Exercise input ::
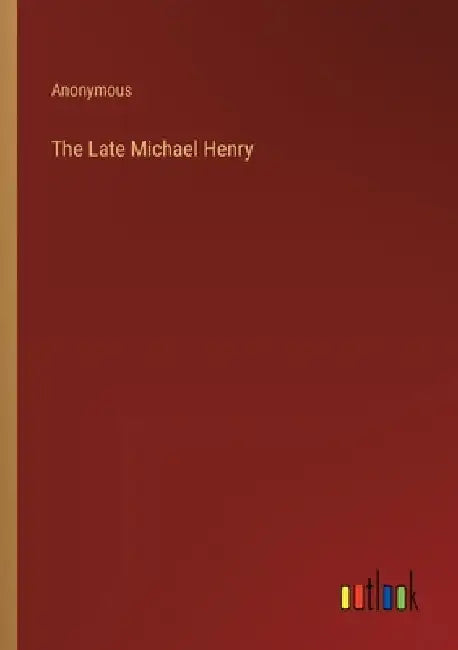 The Late Michael Henry by Anonymous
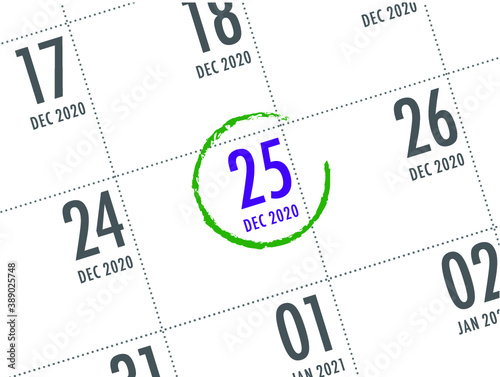 Close up of Christmas day 2021 on diary calendar. Wishing you wonderful memories during this joyous season.

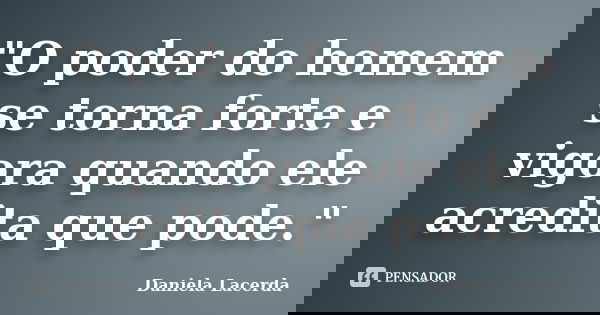 "O poder do homem se torna forte e vigora quando ele acredita que pode."... Frase de Daniela Lacerda.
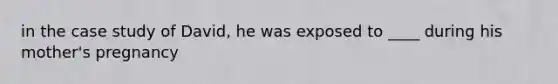 in the case study of David, he was exposed to ____ during his mother's pregnancy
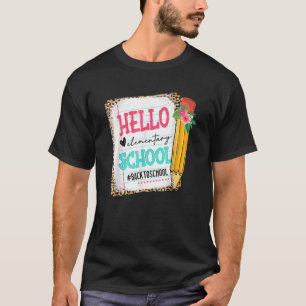 Cute Pencil Hello Elementary School First Day Of S T-Shirt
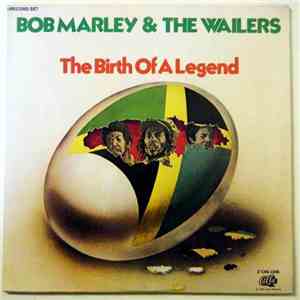 Bob Marley & The Wailers - The Birth Of A Legend flac album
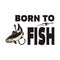 Born to fish. Lettering phrase with salmon fish illustration. Design element for poster, card, banner, t shirt. Vector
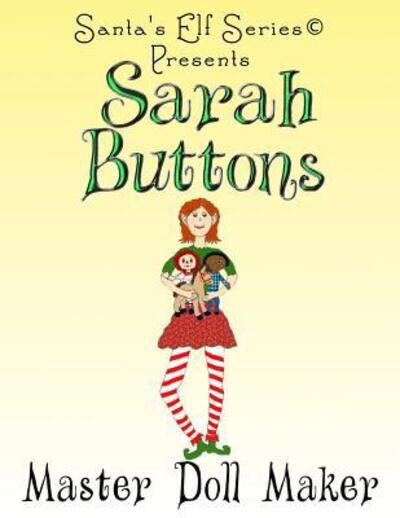 Cover for Mary Moore · Sarah Buttons, Master Doll Maker (Paperback Book) (2017)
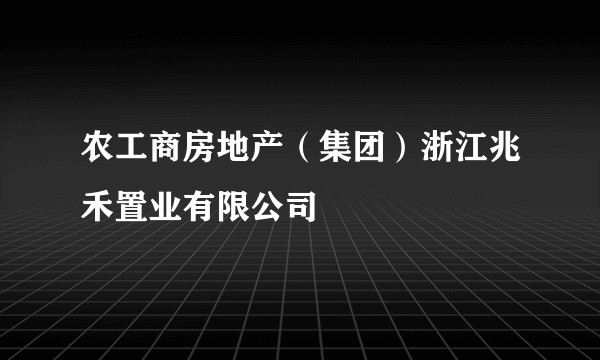 农工商房地产（集团）浙江兆禾置业有限公司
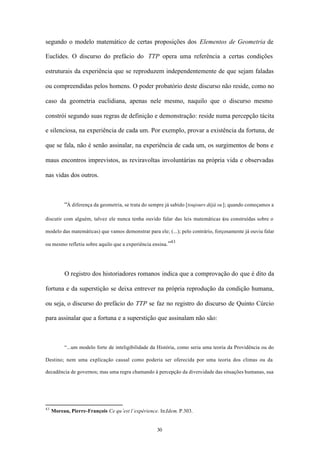 segundo o modelo matemático de certas proposições dos Elementos de Geometria de

Euclides. O discurso do prefácio do TTP opera uma referência a certas condições

estruturais da experiência que se reproduzem independentemente de que sejam faladas

ou compreendidas pelos homens. O poder probatório deste discurso não reside, como no

caso da geometria euclidiana, apenas nele mesmo, naquilo que o discurso mesmo

constrói segundo suas regras de definição e demonstração: reside numa percepção tácita

e silenciosa, na experiência de cada um. Por exemplo, provar a existência da fortuna, de

que se fala, não é senão assinalar, na experiência de cada um, os surgimentos de bons e

maus encontros imprevistos, as reviravoltas involuntárias na própria vida e observadas

nas vidas dos outros.



          “À diferença da geometria, se trata do sempre já sabido [toujours déjà su ]; quando começamos a

discutir com alguém, talvez ele nunca tenha ouvido falar das leis matemáticas (ou construídas sobre o

modelo das matemáticas) que vamos demonstrar para ele; (...); pelo contrário, forçosamente já ouviu falar
                                                          43
ou mesmo refletiu sobre aquilo que a experiência ensina.”




          O registro dos historiadores romanos indica que a comprovação do que é dito da

fortuna e da superstição se deixa entrever na própria reprodução da condição humana,

ou seja, o discurso do prefácio do TTP se faz no registro do discurso de Quinto Cúrcio

para assinalar que a fortuna e a superstição que assinalam não são:



          “...um modelo forte de inteligibilidade da História, como seria uma teoria da Providência ou do

Destino; nem uma explicação causal como poderia ser oferecida por uma teoria dos climas ou da

decadência de governos; mas uma regra chamando à percepção da diversidade das situações humanas, sua




43
     Moreau, Pierre-François Ce qu’est l’expérience. In:Idem. P.303.


                                                    30
 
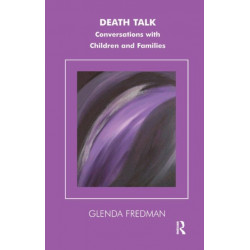 Death Talk: Conversations with Children and Families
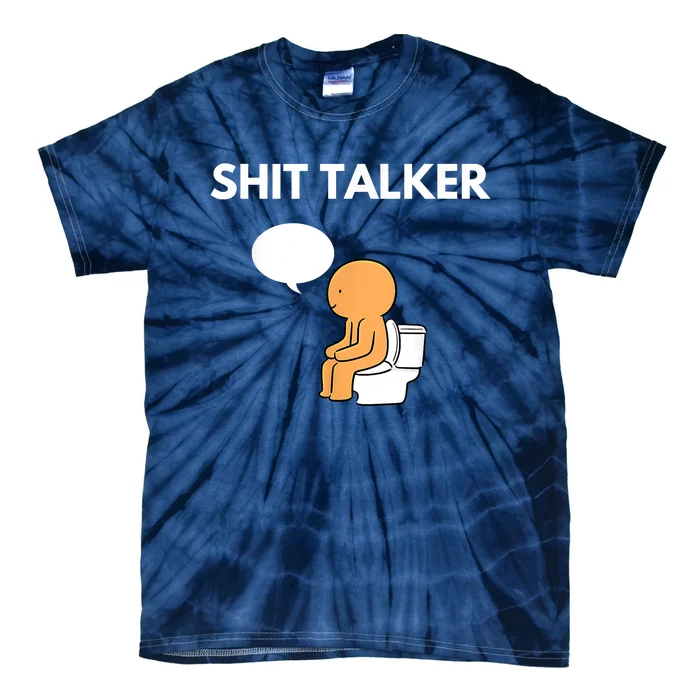 Shit Talker Funny Tie-Dye T-Shirt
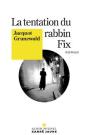 La Tentation Du Rabbin Fix - Preview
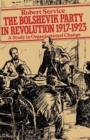 The Bolshevik Party in Revolution : A Study in Organisational Change 1917-1923 - Book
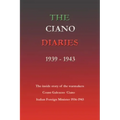 The Ciano Diaries 1939-1943: The Complete, Unabridged Diaries of Count Galeazzo Ciano, Italian Minister of Foreign Affairs, 1936-1943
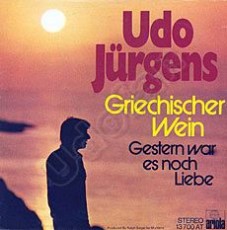 Udo Jürgens - Griechischer Wein / Gestern war es noch Liebe (Vinyl-Single (7"))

Task description ::
The response should repeat every entry above exactly and include none of the pictures.

Exercise output ::
 The Late Michael Henry by Anonymous
 Close up of Christmas day 2021 on diary calendar. Wishing you wonderful memories during this joyous season.

 "O poder do homem se torna forte e vigora quando ele acredita que pode."... Frase de Daniela Lacerda.
 in the case study of David, he was exposed to ____ during his mother's pregnancy
 Cute Pencil Hello Elementary School First Day Of S T-Shirt
 Bob Marley & The Wailers - The Birth Of A Legend flac album
 Born to fish. Lettering phrase with salmon fish illustration. Design element for poster, card, banner, t shirt. Vector
 Cover for Mary Moore · Sarah Buttons, Master Doll Maker (Paperback Book) (2017)
 农工商房地产（集团）浙江兆禾置业有限公司
 segundo o modelo matemático de certas proposições dos Elementos de Geometria de

Euclides. O discurso do prefácio do TTP opera uma referência a certas condições

estruturais da experiência que se reproduzem independentemente de que sejam faladas

ou compreendidas pelos homens. O poder probatório deste discurso não reside, como no

caso da geometria euclidiana, apenas nele mesmo, naquilo que o discurso mesmo

constrói segundo suas regras de definição e demonstração: reside numa percepção tácita

e silenciosa, na experiência de cada um. Por exemplo, provar a existência da fortuna, de

que se fala, não é senão assinalar, na experiência de cada um, os surgimentos de bons e

maus encontros imprevistos, as reviravoltas involuntárias na própria vida e observadas

nas vidas dos outros.



          “À diferença da geometria, se trata do sempre já sabido [toujours déjà su ]; quando começamos a

discutir com alguém, talvez ele nunca tenha ouvido falar das leis matemáticas (ou construídas sobre o

modelo das matemáticas) que vamos demonstrar para ele; (...); pelo contrário, forçosamente já ouviu falar
                                                          43
ou mesmo refletiu sobre aquilo que a experiência ensina.”




          O registro dos historiadores romanos indica que a comprovação do que é dito da

fortuna e da superstição se deixa entrever na própria reprodução da condição humana,

ou seja, o discurso do prefácio do TTP se faz no registro do discurso de Quinto Cúrcio

para assinalar que a fortuna e a superstição que assinalam não são:



          “...um modelo forte de inteligibilidade da História, como seria uma teoria da Providência ou do

Destino; nem uma explicação causal como poderia ser oferecida por uma teoria dos climas ou da

decadência de governos; mas uma regra chamando à percepção da diversidade das situações humanas, sua




43
     Moreau, Pierre-François Ce qu’est l’expérience. In:Idem. P.303.


                                                    30
 
 Death Talk: Conversations with Children and Families
 Shit Talker Funny Tie-Dye T-Shirt
 La Tentation Du Rabbin Fix - Preview
 The Bolshevik Party in Revolution : A Study in Organisational Change 1917-1923 - Book
 The Ciano Diaries 1939-1943: The Complete, Unabridged Diaries of Count Galeazzo Ciano, Italian Minister of Foreign Affairs, 1936-1943
 Udo Jürgens - Griechischer Wein / Gestern war es noch Liebe (Vinyl-Single (7"))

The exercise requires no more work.